Despite the sometimes lengthy animations, I was always switched on and very much active during fights thanks to a constant ticking countdown (the Locks), the need to always be present for a follow-up attack (the timed button presses), and the very Chrono Trigger-esque party combo moves that I haven’t even mentioned yet. These don’t add drastically to your strategic options, but they’re always a pretty spectacle. Stitching it all together, developer Sabotage Studio has created maybe the most engaging turn-based battle system I’ve played in years. You’re always racing time, choosing between health and damaging pawns and delaying a boss’ turn.
When you’re not swinging swords and throwing around moon boomerangs, you’re probably out exploring the beautiful world, which basically feels like peeking into a teenager’s dream SNES game. There are underwater fish villages, a snoozing dragon coiled around a mountainside and so, so much more all happily thrown together. But for the next round of Spot The Influence, Sabotage reworks the traversal pleasures found in the oft-forgotten Illusion of Gaia, letting you climb up ledges, jump from roofs, swim from the very beginning – which sounds standard but totally transforms the treasure-hunting opportunities in these types of games. Sea of Stars goes one step further with grapple hooks and other handy tools.
Movement options aren’t just here to make the A-B treks less monotonous. Exploring the game’s (sometimes shockingly) dense dungeons felt two steps removed from playing a top-down Zelda-like. Puzzles aren’t nearly as complex and the corridors don’t fold in on themselves in quite the same way, but each new area does at least try to throw unique challenges at you or a fresh way to navigate your newfound surroundings. One area has you rearranging pipes to flush yourself into different rooms. Another lets you mix and match coloured gems to create different coloured portals.
That’s nice on its own, but the world is absolutely stuffed with hidden secrets, so these movement options and puzzles reframe how you see the gorgeous pixel landscapes.
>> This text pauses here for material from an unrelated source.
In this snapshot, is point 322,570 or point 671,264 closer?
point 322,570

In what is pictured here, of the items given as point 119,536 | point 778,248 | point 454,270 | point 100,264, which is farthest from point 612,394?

A bundle of dried leaves can’t be just that, can they? And that looks like a ledge I can reach now, doesn’t it?
Something rare actually happened to me while playing Sea of Stars. The big bad’s lair opens up near the end, but instead of entering the towering structure to finish the fight, I stopped, turned, retraced my steps. Using my trusty ship to recross oceans, I went back to find those mysteriously sealed ancient doors, those interesting landmarks sunk beneath the water, those almost-forgotten treasure chests I previously couldn’t reach.
And through doing so, sure, I found the expected super bosses and legendary weapons, but I also discovered another maybe-not-intentional reference; this time to Final Fantasy IV’s changing world. I was rediscovering the world anew – it had changed in large and little ways. Buildings that had been under construction for a dozen hours were finished. NPCs that were once silent had entirely new requests for me. Sitting with the game longer than I needed to revealed many things, but mainly that when something is made with love, that love surfaces in the smallest flourishes.